(WHAT TO DO) Copy from the text about the Cathars, word for word, from "She often dreamt" up to and including "infection during interrogation.".

** Opening READING PASSAGE block **

The History of Sex: South of France -- Born-Again Buggers -- (Chap. III, Pt. 11)

If anything, though, the heretics and hedonists were way ahead of their time.

Nowadays in Languedoc, road signs and brochures welcome you to Le Pays Cathare: 'The Land of the Cathars' or—if the etymologists had their way—'Cat-Ass-Kisser Country.'

Since the early nineteenth century, the Cathars have served as all things to all men, spiritual rebels for any cause ranging from the Reformation to the French Revolution (not to mention Nazism and the French Resistance).

Modern DIY spiritualists like to romanticize the Cathars as proto-hipsters or Gallic Buddhists: pacifist vegetarians who believed in past lives, feminism, and even free love—despite the fact that they were probably more like the Puritans, only without all the sex.

THE CATHAR CRAZE


There's no shortage of 'reincarnated Cathars' in the scenic south of France these days—though curiously there's no corresponding glut of born-again Buggers in the Balkans.

Life after life, it's all about location, location, location.

'Cathar Crystals'
part of the '2010 Cathar Resonator Collection'

An Oxford-educated psychiatrist kickstarted the Cathar craze in the 1970s with a couple of books claiming he'd known one of his patients in the Biblical sense in a past life.

In The Cathars and Reincarnation (tactfully dedicated to his wife), Dr. Arthur Guirdham recounted that a thirtysomething 'Mrs. Smith' was referred to his practice in Bath: 'She was good-looking, open, communicative and smiling.'

And an excommunicated Catholic.

Miraculously, the bad dreams plaguing Mrs. Smith disappeared after she met Guirdham, and she eventually convinced him that they'd been lovers in a former life.

Aptly enough, his Cathar name was Roger.

Dr. Arthur Guirdham

With the help of a spirit guide, Mrs. Smith beguiled the doctor over the years with uncanny details about Cathar life, some of which supposedly even stumped historians.

She often dreamt about her 'Roger' (no doubt to the consternation of Mr. Smith), crying out his name in her sleep and pronouncing it 'in the French fashion.'

According to Mrs. Smith, their love had been a tale of forbidden passion. Roger had been much older than her and a highborn Cathar, whereas she was just a poor Catholic peasant named—wait for it—Puerilia.

Defying her father, she shacked up with Roger and lived in blissful simplicity until the Church got hold of them. Puerilia was locked up in Saint-Etienne Cathedral in Toulouse, while Roger died of a chest infection during interrogation.

** Closing READING PASSAGE block **
** Opening DATASET block **

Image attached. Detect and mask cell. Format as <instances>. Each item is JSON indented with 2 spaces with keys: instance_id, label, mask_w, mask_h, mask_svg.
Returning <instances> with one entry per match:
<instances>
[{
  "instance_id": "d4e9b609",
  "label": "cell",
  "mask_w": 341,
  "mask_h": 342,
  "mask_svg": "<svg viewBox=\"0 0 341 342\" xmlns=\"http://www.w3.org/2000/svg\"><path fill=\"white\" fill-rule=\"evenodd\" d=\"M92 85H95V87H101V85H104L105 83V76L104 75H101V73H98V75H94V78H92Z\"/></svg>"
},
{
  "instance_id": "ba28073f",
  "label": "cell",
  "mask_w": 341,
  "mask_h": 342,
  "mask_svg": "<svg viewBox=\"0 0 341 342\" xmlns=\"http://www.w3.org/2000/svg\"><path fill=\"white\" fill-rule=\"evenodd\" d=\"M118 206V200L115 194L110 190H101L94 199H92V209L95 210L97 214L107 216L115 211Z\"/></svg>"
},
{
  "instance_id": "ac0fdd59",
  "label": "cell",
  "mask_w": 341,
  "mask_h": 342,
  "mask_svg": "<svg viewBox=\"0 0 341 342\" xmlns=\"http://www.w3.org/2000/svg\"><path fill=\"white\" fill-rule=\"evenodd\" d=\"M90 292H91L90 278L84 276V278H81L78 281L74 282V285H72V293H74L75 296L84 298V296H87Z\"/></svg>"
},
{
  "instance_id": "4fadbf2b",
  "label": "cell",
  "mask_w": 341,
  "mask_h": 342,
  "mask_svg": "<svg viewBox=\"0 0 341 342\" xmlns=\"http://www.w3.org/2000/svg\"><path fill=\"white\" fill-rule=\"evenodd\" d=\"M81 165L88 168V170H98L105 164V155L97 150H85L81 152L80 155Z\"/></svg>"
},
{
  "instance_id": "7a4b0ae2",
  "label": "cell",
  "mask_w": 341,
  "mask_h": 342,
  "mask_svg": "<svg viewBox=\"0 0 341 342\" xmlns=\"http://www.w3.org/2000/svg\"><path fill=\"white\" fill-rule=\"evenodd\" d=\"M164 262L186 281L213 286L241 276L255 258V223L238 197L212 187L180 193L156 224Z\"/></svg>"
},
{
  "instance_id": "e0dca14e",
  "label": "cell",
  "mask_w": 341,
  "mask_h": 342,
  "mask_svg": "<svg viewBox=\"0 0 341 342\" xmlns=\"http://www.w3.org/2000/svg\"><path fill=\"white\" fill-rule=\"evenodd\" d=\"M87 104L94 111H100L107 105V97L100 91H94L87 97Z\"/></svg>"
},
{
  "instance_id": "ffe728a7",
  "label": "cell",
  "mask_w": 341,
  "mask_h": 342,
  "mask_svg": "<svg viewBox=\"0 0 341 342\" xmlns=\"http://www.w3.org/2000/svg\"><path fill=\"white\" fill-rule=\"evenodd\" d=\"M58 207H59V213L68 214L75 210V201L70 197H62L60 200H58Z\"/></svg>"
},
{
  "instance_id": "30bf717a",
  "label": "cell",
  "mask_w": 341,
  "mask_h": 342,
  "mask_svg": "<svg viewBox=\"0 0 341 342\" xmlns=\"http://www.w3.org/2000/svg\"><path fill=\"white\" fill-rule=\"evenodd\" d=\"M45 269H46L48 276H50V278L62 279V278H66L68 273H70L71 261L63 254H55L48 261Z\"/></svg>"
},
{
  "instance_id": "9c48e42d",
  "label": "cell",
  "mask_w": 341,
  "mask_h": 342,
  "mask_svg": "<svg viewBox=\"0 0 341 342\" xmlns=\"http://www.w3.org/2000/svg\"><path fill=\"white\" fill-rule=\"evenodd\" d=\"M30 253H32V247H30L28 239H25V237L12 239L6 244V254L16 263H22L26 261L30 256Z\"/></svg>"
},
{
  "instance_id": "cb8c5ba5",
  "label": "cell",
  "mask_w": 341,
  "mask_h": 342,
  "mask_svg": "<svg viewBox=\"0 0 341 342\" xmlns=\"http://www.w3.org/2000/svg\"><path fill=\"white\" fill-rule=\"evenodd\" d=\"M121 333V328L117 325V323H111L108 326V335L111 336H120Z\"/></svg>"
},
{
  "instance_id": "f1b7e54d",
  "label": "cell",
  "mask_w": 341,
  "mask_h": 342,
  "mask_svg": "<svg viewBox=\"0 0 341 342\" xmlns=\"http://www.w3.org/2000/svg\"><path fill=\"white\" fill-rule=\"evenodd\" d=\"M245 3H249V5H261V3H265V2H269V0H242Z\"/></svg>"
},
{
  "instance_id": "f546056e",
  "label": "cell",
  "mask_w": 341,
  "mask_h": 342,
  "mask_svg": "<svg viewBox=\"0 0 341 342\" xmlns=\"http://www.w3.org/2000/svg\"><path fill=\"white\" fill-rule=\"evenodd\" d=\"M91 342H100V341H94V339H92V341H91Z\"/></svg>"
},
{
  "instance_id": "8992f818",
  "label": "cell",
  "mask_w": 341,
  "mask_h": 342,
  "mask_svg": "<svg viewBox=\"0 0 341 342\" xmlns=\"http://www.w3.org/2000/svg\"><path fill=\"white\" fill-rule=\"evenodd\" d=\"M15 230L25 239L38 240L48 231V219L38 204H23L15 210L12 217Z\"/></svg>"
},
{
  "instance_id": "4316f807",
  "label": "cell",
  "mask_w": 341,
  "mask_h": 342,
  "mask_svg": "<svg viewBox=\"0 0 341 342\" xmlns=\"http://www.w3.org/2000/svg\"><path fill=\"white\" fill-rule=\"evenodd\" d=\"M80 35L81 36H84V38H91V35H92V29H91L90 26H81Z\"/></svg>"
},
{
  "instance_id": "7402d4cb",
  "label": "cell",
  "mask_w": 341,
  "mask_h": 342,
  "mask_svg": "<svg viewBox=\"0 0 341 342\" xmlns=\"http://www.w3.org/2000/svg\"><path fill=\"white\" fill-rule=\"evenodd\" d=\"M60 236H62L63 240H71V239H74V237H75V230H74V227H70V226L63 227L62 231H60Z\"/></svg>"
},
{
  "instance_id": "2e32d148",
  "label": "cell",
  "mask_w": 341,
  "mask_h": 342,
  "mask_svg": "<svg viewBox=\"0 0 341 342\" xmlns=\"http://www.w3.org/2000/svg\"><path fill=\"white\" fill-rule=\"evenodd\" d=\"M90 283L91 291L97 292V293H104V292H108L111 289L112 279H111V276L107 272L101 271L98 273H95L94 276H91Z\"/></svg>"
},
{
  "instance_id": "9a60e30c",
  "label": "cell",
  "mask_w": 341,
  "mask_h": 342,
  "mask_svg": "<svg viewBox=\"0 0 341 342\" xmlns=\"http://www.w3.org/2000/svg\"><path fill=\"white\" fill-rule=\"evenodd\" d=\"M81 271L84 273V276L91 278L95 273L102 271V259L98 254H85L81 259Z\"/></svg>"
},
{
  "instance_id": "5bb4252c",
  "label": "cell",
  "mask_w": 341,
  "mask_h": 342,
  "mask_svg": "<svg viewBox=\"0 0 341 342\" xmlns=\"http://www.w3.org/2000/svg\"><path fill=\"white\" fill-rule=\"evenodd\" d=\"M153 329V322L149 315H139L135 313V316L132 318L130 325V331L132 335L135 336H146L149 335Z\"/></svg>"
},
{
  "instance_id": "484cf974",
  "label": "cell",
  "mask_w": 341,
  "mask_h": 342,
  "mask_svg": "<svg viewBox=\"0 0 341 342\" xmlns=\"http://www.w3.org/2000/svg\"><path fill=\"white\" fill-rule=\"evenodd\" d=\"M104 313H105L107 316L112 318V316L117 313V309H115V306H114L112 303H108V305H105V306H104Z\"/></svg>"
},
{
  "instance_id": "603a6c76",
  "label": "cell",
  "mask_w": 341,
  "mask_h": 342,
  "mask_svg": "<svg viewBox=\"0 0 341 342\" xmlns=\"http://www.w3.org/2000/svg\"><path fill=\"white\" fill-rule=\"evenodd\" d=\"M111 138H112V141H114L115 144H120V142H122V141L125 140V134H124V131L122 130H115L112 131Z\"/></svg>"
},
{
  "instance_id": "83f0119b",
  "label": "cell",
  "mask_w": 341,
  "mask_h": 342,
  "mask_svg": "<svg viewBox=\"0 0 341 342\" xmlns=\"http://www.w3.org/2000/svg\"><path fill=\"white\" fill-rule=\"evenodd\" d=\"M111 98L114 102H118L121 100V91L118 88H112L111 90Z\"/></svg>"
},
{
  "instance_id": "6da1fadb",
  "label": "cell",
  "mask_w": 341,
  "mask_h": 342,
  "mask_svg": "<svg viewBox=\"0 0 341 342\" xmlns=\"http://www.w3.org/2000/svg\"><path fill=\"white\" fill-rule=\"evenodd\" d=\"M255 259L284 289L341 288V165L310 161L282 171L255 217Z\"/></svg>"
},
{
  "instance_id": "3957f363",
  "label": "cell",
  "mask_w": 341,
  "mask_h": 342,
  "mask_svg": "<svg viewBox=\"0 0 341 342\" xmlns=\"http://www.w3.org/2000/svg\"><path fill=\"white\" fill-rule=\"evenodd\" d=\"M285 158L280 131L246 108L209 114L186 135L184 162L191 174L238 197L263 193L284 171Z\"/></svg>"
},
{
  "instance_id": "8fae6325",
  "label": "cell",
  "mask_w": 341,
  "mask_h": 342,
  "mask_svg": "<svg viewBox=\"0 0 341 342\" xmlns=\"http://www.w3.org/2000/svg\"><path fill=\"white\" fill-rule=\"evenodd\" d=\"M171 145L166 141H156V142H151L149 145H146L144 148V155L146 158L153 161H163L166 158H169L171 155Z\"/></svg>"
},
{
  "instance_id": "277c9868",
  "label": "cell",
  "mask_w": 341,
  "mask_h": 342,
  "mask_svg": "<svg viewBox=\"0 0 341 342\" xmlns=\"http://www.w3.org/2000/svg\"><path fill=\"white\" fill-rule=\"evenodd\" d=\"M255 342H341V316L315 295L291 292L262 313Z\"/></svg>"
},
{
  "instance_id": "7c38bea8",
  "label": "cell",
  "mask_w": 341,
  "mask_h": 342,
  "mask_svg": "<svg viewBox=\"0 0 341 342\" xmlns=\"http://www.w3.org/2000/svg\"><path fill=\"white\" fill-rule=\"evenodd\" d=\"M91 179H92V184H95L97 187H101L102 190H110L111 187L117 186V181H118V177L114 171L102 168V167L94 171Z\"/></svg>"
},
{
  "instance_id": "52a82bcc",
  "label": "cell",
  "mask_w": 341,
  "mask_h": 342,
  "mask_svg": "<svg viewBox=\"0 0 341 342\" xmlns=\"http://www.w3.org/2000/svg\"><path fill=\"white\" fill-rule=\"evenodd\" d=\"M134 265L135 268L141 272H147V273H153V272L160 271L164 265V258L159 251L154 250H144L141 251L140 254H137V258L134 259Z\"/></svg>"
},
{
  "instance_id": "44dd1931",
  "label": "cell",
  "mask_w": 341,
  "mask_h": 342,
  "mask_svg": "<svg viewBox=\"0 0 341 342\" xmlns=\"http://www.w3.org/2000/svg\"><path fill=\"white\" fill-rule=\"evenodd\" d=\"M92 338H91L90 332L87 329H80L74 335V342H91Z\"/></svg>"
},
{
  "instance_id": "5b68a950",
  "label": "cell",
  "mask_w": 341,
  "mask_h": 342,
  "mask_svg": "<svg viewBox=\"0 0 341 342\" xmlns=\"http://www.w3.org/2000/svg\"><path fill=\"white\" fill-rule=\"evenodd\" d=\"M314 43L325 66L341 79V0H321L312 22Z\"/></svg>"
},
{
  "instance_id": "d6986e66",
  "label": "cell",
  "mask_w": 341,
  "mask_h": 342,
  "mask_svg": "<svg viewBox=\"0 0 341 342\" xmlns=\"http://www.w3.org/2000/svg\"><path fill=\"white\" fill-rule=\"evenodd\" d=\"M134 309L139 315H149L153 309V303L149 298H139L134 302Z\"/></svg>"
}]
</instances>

** Closing DATASET block **

(WORKED SOLUTION)
She often dreamt about her 'Roger' (no doubt to the consternation of Mr. Smith), crying out his name in her sleep and pronouncing it 'in the French fashion.'

According to Mrs. Smith, their love had been a tale of forbidden passion. Roger had been much older than her and a highborn Cathar, whereas she was just a poor Catholic peasant named—wait for it—Puerilia.

Defying her father, she shacked up with Roger and lived in blissful simplicity until the Church got hold of them. Puerilia was locked up in Saint-Etienne Cathedral in Toulouse, while Roger died of a chest infection during interrogation.